(Items from a dataset)
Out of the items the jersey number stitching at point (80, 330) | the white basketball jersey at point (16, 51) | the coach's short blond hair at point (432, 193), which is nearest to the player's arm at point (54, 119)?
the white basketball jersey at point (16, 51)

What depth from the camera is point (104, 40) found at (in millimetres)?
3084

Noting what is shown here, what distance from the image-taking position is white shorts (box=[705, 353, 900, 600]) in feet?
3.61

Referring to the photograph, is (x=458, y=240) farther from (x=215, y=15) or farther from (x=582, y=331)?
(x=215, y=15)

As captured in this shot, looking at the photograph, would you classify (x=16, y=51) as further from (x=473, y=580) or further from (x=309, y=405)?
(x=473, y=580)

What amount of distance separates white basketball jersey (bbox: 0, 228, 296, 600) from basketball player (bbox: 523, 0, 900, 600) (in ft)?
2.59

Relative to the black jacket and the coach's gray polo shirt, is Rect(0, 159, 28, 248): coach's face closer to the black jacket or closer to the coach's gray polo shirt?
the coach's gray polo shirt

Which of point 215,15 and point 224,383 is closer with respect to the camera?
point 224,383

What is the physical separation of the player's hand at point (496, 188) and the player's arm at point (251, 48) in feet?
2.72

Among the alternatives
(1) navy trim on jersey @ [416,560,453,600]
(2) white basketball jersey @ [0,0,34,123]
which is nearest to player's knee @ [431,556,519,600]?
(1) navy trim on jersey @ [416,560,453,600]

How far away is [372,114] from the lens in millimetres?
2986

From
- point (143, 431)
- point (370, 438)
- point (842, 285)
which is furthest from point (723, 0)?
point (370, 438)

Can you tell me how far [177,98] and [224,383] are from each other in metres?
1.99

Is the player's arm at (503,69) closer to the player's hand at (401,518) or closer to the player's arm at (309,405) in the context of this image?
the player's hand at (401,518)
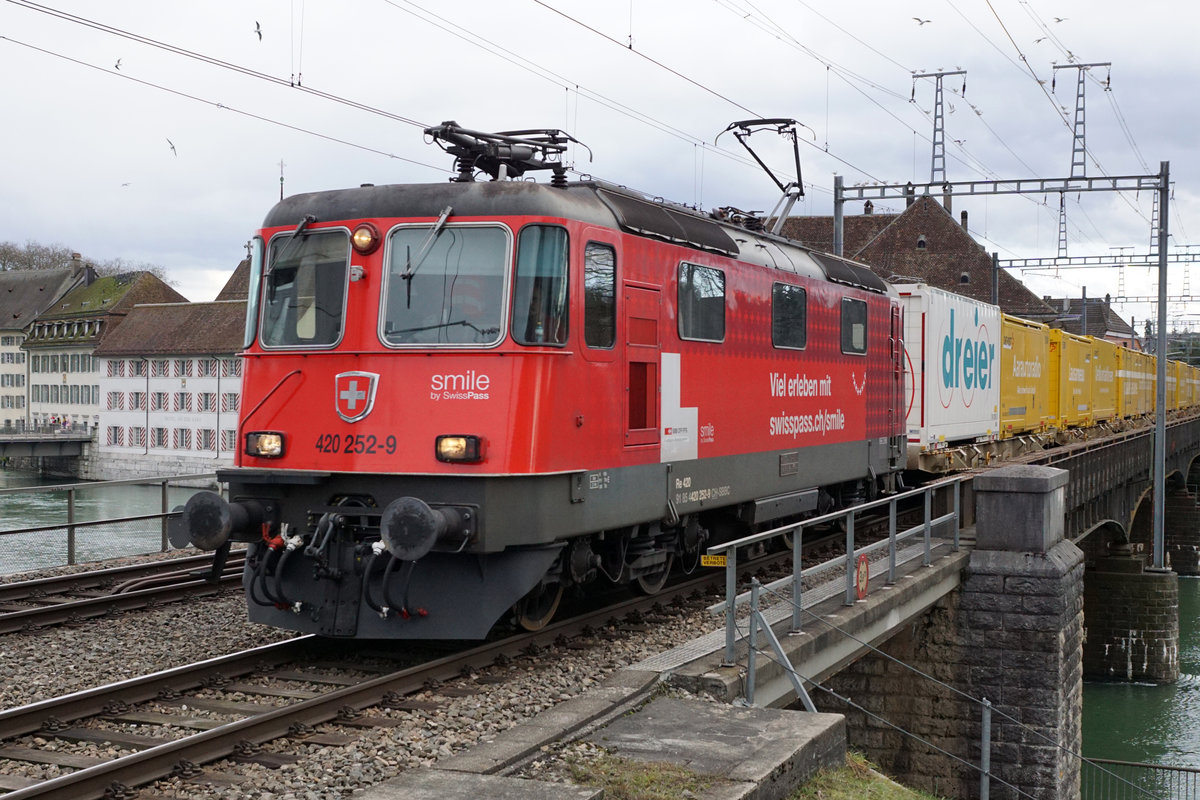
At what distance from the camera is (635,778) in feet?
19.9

- Problem to work on -
Rewrite all the records above as a numbered list, one line per item, dropping blank lines and leaving out the picture.

- The result -
1. Out of the items the jersey number stitching at point (80, 330) | the white basketball jersey at point (16, 51) | the coach's short blond hair at point (432, 193), which is nearest to the player's arm at point (54, 119)?
2. the white basketball jersey at point (16, 51)
3. What depth from the camera is point (104, 40) found at (in millimetres)?
4. 3084
5. Noting what is shown here, what distance from the image-taking position is white shorts (box=[705, 353, 900, 600]) in feet?
6. 3.61
7. Referring to the photograph, is (x=458, y=240) farther from (x=215, y=15) or farther from (x=582, y=331)?
8. (x=215, y=15)
9. As captured in this shot, looking at the photograph, would you classify (x=16, y=51) as further from (x=473, y=580) or further from (x=309, y=405)?
10. (x=473, y=580)
11. What amount of distance separates white basketball jersey (bbox: 0, 228, 296, 600) from basketball player (bbox: 523, 0, 900, 600) (in ft)?
12. 2.59
13. Relative to the black jacket and the coach's gray polo shirt, is Rect(0, 159, 28, 248): coach's face closer to the black jacket or closer to the coach's gray polo shirt?
14. the coach's gray polo shirt
15. Which of point 215,15 and point 224,383 is closer with respect to the camera?
16. point 224,383
17. What is the physical separation of the player's hand at point (496, 188) and the player's arm at point (251, 48) in feet?
18. 2.72
19. Among the alternatives
20. (1) navy trim on jersey @ [416,560,453,600]
21. (2) white basketball jersey @ [0,0,34,123]
22. which is nearest to player's knee @ [431,556,519,600]?
23. (1) navy trim on jersey @ [416,560,453,600]
24. How far away is [372,114] from the lens in millimetres?
25. 2986
26. From
27. - point (143, 431)
28. - point (370, 438)
29. - point (842, 285)
30. which is furthest from point (723, 0)?
31. point (370, 438)
32. Can you tell me how far [177,98] and [224,383] are from each other in metres?
33. 1.99
34. Is the player's arm at (503,69) closer to the player's hand at (401,518) or closer to the player's arm at (309,405) in the context of this image?
35. the player's hand at (401,518)
36. At what distance from the camera is (635,778) in feet?
37. 19.9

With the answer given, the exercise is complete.